Srinivasan described her episode with Balasubramanian as “a public version of the kind of conversation we’ve had many times together,” covering topics ranging from art practice to the sacred to consciousness to collective imagination.

In addition to “Encounters,” Balasubramanian is working on showcasing “The Gift” at the University. Created in collaboration with observational astrophysicist Natalie Gosnell, the installation premiered in the New York Public Library in 2022 and has been on tour to different art institutions across the country.

“The Gift” is a large book containing prints by Amy Myers and a musical score by Tina-Hanaé Miller to convey a story of the “transfer of material between stars connected it to human change” while inviting the audience to a “gentle, tactile, embodied and emotional interaction,” Balasubramanian said.

The book was designed as an immersive experience, made inviting to people who have felt marginalized in physics by presenting physics storytelling through contemporary art. The experience takes roughly about 10 minutes, which is the order of magnitude of how long the mass transfer process takes if a star lived like us.

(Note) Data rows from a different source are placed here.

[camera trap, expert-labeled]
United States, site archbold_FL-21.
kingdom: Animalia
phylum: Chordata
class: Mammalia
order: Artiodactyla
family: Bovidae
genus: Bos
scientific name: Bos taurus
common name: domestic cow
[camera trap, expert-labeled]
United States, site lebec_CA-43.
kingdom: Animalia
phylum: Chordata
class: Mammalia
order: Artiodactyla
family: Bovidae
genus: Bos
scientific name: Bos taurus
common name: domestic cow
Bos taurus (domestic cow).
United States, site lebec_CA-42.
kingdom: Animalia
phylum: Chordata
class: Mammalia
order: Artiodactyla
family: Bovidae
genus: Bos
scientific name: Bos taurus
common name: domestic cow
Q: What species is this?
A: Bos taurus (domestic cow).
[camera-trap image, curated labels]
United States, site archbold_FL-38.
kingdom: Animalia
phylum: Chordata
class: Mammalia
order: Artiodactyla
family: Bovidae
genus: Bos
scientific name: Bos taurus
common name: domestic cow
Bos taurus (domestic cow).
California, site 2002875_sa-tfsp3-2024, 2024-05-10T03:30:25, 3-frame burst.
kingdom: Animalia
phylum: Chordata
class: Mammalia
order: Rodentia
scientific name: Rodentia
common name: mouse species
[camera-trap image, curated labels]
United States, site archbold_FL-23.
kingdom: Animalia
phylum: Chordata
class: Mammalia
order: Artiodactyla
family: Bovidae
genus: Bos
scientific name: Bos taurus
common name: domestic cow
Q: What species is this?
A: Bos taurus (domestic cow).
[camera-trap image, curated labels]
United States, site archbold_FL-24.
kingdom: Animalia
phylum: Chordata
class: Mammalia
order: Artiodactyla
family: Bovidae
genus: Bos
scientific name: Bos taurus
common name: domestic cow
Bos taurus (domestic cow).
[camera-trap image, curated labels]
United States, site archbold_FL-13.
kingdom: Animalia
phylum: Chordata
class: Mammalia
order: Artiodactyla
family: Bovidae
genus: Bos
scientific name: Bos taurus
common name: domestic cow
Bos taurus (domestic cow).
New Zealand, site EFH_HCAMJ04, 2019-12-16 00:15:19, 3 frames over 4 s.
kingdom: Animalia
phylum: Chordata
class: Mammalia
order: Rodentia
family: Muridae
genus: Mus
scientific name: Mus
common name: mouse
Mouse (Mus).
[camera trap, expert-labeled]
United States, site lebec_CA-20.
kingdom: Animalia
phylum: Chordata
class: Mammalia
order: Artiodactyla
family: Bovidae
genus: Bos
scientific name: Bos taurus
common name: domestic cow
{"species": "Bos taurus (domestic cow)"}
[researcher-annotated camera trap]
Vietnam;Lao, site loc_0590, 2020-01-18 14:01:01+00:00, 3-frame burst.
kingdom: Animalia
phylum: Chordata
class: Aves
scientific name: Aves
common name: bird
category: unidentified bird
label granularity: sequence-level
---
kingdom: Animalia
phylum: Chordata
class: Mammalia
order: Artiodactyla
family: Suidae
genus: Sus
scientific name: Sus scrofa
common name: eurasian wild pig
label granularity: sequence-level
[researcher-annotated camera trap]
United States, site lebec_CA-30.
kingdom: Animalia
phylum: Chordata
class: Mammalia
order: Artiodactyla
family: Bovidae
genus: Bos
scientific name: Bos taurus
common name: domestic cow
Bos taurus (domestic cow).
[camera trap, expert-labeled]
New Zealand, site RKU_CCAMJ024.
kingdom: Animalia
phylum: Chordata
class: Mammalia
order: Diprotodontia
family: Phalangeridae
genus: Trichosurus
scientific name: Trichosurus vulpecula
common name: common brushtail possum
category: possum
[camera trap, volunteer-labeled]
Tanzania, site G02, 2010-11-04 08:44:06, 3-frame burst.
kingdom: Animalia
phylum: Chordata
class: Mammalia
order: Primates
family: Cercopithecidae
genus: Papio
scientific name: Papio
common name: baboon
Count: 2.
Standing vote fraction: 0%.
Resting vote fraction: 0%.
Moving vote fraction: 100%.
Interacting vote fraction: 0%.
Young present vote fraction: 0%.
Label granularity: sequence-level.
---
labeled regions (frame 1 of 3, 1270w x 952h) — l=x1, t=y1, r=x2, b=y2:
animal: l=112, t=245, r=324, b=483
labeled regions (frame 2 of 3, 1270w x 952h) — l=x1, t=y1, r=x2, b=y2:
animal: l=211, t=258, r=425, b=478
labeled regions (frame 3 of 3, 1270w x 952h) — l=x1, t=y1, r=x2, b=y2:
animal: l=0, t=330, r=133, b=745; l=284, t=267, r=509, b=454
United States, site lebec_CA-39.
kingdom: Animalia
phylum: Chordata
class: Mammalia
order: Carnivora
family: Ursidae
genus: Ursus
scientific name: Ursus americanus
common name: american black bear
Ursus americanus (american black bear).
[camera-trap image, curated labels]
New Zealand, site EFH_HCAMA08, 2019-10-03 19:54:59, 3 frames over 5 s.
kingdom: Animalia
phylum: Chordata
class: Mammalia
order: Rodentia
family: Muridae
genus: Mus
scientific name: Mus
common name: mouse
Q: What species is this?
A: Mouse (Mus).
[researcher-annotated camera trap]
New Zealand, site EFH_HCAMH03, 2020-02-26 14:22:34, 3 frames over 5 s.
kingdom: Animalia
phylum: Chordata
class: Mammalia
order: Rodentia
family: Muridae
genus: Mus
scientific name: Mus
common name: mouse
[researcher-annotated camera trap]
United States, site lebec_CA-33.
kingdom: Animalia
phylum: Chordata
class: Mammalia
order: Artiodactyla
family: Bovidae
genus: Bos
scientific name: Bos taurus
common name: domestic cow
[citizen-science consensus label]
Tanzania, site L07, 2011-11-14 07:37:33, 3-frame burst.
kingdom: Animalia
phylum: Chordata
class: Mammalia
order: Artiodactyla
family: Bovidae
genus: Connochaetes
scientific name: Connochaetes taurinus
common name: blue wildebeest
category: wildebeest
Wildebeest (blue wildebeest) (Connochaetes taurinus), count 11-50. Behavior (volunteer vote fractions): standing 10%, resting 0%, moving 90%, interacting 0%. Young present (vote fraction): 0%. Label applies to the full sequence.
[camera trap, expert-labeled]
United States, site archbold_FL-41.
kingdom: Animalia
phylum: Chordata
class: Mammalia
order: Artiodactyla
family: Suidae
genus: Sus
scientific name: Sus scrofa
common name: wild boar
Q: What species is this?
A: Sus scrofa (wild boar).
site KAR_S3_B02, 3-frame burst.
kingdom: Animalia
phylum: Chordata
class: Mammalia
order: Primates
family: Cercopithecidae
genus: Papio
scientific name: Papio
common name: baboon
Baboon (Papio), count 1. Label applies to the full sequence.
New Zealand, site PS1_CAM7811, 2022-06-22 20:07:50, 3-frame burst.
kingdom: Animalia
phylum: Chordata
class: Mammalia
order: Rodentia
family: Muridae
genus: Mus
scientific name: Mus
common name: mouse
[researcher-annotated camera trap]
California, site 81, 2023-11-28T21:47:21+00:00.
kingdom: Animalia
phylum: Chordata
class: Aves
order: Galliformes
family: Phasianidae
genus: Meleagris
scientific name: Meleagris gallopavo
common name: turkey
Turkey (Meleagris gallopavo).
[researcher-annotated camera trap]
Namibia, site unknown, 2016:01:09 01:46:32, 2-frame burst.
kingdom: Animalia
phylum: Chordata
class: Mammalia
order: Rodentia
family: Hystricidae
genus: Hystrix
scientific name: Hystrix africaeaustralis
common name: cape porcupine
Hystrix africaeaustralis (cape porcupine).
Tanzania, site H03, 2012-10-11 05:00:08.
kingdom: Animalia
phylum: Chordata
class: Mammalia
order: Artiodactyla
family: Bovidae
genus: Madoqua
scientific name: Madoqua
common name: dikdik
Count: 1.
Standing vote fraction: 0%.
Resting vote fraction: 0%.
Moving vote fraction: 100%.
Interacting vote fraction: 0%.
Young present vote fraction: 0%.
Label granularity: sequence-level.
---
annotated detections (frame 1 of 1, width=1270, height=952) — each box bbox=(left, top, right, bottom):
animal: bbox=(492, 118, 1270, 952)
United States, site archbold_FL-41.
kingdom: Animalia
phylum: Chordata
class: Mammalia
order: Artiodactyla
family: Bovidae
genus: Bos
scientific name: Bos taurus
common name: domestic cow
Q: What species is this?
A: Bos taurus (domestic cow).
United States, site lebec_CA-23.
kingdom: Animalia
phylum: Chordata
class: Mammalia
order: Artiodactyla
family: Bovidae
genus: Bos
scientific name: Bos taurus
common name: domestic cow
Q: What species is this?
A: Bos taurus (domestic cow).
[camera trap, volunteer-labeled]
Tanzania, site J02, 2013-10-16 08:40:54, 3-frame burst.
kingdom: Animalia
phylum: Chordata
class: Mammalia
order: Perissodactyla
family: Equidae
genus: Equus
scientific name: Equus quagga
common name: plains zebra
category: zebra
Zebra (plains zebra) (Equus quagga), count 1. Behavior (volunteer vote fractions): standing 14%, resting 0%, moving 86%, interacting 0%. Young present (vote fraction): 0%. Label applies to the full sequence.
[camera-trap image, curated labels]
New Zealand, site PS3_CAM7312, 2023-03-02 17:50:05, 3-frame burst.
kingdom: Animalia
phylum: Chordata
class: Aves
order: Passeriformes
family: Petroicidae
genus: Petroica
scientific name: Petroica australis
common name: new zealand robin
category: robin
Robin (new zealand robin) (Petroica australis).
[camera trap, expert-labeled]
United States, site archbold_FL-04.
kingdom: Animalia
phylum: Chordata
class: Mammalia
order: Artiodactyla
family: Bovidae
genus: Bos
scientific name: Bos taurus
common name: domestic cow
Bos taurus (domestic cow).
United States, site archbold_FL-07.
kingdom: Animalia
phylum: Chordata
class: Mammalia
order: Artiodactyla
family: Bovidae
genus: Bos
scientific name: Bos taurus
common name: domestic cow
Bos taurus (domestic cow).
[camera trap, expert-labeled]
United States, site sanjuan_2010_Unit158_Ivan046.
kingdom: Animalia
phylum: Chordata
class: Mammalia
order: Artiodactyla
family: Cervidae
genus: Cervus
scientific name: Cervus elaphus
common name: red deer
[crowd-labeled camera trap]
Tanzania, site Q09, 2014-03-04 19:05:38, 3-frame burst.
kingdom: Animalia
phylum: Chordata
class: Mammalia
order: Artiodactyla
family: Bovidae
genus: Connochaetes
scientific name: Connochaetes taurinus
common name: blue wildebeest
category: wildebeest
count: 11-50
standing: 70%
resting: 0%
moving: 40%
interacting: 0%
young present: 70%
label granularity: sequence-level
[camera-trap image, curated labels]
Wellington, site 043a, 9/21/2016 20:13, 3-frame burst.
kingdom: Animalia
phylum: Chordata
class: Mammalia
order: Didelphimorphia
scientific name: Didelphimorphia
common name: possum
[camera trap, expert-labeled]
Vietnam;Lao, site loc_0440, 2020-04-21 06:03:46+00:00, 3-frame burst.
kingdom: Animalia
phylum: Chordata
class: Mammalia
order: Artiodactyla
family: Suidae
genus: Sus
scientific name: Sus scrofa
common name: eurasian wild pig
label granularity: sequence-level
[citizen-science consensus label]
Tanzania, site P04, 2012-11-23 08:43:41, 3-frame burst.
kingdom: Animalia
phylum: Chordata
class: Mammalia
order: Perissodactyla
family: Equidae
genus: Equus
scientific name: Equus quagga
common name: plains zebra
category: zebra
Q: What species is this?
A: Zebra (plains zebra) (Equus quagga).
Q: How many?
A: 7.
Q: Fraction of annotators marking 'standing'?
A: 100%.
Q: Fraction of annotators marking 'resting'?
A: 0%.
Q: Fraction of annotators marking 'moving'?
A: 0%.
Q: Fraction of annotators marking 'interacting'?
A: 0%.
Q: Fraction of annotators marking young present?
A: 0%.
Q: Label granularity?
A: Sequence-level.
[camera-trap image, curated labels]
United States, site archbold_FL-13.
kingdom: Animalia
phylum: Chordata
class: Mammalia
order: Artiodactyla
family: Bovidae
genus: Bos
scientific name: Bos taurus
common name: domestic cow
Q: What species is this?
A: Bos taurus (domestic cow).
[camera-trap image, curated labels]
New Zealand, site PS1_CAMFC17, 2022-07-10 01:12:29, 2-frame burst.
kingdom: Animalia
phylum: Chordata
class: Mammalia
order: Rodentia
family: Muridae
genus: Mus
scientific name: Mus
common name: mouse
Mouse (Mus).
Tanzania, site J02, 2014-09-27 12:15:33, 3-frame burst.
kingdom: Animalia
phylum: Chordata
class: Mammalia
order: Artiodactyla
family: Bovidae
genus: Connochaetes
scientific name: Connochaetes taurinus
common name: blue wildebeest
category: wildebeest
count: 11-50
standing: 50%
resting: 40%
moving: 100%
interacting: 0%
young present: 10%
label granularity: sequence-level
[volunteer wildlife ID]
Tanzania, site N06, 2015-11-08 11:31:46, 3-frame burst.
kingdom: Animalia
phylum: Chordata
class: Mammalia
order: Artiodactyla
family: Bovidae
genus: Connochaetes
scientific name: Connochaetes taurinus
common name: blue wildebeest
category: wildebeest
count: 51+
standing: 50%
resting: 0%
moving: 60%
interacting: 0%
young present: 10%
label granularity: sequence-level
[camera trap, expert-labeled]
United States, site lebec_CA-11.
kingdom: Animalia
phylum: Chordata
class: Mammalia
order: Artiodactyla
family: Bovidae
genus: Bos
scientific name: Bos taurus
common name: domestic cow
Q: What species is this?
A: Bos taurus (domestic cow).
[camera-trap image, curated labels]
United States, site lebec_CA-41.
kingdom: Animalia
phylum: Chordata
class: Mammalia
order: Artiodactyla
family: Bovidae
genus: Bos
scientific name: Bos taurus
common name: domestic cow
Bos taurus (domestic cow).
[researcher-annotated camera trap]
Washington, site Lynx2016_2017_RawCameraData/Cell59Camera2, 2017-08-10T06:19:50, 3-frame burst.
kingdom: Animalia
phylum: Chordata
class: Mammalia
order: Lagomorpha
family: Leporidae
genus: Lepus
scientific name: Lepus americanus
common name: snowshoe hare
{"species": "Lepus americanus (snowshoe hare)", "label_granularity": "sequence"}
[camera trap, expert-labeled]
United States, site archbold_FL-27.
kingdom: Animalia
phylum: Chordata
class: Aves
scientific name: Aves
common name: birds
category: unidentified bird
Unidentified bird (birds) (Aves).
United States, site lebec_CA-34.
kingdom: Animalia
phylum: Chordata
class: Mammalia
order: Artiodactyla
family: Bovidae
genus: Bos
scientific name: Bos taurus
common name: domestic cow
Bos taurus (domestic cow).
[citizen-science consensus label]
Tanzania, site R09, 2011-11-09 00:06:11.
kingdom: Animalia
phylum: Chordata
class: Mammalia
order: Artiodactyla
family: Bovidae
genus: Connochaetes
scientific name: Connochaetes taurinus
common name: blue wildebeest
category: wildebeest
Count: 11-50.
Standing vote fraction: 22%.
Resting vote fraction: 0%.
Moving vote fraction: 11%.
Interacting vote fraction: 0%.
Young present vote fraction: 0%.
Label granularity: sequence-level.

Balasubramanian was initially interested in why we often use “metaphors of violent interactions” to describe outer space, referring to the stellar cannibalism phenomenon as an example.

“It’s like things go bam bam and boom boom in the universe,” Balasubramanian said. To Balasubramanian, this is a “pervasive narrative framework” and a frequent problem in how we narrate the natural world.

Balasubramanian was most interested in becoming aware of how culture is expressed through metaphors in science. In the context of art, “I take it as an artist to be a call to think about how metaphors in science can help us lead the kinds of lives we want to lead and help us reshape society,” Balasubramanian said.

For Balasubramanian, these are ways of relating “non-human phenomena and the wider world and universe in ways that promote peace and belonging and connection.”

Drawing from audience feedback that their artwork has especially helped in connecting with experiences of grief, Balasubramanian has aims to pursue this idea in the field of healthcare here at Stanford Medicine moving forward.

Looking back on their early career, Balasubramanian shared with The Daily advice to current students interested in pursuing a similar artistic journey: “Fear and doubt and insecurity and discomfort and challenge are absolutely part of the process. So much of society is designed against shunning those feelings, and if you want to dream and vision and expand, uncertainty and risk is just part of it.”